Because of the water source separation, the water claimed from Fairy Creek only needs basic treating, according to Cockwell.
“Fairy Creek is essentially untreated in terms of filters. We add chlorine to disinfect the water, ensuring that there are no harmful bacteria in the drinking water,” he said.
Water quality is measured in NTU or Nephelometric Turbidity Units. According to Cockwell, there are three ranges that NTU measurements can categorize the water at. The first category, “good” is what Fernie’s taps pump out for the majority of the year.
“Zero to one NTU, the water is considered good. For three quarters of the year we run around .5 NTU,” he said.
When the water condition is considered “fair” by the city, it means that water conditions have exceeded one NTU and entered the one to five NTU thresholds.
“In spring conditions, we are seeing turbidity around .8 to 1.5 depending on the nature of the runoff and storms this time of year,” he said. “It is difficult to predict when it will be above or below one so we put on a standing “water quality notice”. Essentially the message is – if folks out there that are vulnerable to this cloudiness, they should consider alternate sources of water. For the majority of folks this causes no problems.”
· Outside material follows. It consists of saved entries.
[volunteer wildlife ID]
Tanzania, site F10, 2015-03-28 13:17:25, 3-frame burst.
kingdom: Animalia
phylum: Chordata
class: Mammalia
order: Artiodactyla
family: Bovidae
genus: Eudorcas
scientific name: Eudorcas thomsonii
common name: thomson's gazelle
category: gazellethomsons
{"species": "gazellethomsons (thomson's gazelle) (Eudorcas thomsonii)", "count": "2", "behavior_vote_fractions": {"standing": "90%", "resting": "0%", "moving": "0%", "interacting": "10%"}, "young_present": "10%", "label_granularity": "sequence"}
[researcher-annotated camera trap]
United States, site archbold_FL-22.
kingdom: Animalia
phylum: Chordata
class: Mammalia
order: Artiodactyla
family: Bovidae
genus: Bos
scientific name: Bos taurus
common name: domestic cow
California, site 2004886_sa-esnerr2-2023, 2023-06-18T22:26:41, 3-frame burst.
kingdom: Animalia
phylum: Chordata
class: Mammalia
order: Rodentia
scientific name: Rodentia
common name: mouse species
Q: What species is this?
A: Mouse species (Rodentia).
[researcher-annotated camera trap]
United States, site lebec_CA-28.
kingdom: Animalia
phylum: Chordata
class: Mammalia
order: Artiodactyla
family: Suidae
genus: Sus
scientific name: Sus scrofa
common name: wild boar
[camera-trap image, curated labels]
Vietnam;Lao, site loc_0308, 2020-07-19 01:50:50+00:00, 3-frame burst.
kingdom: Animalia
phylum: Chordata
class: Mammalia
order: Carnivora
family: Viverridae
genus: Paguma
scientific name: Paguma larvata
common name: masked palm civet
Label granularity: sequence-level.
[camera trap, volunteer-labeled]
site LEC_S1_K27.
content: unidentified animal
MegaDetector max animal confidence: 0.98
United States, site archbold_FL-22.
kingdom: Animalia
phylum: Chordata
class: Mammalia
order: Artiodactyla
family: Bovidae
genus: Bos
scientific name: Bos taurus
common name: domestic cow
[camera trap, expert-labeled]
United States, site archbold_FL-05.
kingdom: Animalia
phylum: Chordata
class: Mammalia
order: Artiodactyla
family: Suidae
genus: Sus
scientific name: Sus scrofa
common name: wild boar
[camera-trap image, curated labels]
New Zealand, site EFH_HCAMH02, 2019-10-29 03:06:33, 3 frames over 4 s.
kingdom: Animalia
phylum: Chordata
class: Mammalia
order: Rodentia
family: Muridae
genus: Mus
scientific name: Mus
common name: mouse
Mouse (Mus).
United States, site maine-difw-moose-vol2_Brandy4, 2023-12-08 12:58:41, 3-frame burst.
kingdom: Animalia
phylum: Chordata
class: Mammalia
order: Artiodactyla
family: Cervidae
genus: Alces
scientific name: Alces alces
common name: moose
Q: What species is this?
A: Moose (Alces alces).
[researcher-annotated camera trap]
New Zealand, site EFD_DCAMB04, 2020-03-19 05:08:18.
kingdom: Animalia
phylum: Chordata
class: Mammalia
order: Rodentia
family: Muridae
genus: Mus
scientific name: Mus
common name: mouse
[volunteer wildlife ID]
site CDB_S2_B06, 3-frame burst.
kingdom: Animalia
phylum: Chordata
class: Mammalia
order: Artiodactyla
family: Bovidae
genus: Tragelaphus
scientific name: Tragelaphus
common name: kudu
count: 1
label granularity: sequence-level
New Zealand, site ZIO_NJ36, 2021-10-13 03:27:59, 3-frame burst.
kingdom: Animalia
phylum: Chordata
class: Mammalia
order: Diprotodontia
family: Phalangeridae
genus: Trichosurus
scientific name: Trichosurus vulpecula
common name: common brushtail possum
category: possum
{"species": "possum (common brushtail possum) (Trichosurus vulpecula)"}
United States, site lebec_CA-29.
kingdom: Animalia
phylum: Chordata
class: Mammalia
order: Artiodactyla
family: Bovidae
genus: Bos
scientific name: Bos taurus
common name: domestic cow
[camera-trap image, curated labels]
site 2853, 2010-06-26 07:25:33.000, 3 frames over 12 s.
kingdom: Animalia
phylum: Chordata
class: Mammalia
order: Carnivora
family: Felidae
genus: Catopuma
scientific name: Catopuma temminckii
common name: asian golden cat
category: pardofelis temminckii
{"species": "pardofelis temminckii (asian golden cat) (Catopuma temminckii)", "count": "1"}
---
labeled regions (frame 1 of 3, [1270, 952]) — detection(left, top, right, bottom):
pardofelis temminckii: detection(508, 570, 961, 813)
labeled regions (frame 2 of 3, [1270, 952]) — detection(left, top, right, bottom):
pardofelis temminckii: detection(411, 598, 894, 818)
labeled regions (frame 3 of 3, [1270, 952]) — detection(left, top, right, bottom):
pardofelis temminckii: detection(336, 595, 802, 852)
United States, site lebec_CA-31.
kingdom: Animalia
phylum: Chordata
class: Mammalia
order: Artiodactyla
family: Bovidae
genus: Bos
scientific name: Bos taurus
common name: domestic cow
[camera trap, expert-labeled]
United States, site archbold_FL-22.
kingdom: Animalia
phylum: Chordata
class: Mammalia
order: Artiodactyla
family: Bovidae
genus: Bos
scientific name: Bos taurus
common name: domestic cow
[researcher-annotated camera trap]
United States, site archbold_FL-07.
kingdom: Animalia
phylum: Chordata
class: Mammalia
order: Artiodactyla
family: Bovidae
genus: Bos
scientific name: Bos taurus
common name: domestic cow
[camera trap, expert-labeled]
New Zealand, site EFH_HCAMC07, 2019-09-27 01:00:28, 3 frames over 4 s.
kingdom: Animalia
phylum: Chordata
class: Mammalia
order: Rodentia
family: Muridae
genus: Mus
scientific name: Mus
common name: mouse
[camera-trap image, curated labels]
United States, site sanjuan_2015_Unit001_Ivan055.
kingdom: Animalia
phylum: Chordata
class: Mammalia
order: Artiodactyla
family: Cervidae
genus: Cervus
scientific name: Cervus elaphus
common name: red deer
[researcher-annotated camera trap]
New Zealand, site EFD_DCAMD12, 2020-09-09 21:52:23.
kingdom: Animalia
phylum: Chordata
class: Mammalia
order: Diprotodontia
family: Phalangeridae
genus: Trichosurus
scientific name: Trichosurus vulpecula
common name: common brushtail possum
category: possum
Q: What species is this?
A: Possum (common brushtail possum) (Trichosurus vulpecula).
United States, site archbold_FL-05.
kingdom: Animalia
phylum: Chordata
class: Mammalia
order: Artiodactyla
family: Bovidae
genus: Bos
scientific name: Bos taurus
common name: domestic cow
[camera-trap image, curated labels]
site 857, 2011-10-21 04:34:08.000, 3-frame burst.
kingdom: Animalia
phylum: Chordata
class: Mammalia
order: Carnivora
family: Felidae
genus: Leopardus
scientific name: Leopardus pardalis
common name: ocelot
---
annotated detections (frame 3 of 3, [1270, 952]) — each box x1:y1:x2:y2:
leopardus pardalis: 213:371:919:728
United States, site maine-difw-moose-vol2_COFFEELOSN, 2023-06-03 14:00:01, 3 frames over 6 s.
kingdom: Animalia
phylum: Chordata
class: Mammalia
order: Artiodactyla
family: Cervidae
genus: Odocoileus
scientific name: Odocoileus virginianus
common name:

The last water condition category the city uses to describe Fernie’s drinking water is “poor”. This is when there is in excess of 5 NTU in the water.
“Sometimes if the spring runoff is nasty or we get violent storms, the water quality degrades and the City advertises a “boil water notice”. At this point we are advising folks to consider an alternative water source for drinking,” he said. “In all cases the City’s disinfection system (chlorine) is online and working. We sample our water weekly for harmful bacteria and the City’s record is excellent.”
Currently, the city is working to secure a second water source that can be used when the turbidity index declines to an advisory state.
“The new wells are on track to be completed this fall. The wells have already been drilled and flow tested. This fall we will be constructing pipelines and well pump facilities to connect the constructed wells to the community water trunks,” he said. “The James White Park wells are being brought on line to provide a clean source of water for the times when Fairy Creek has issues of turbidity. We will be utilizing Fairy Creek whenever possible otherwise as it is a more economical system to run.”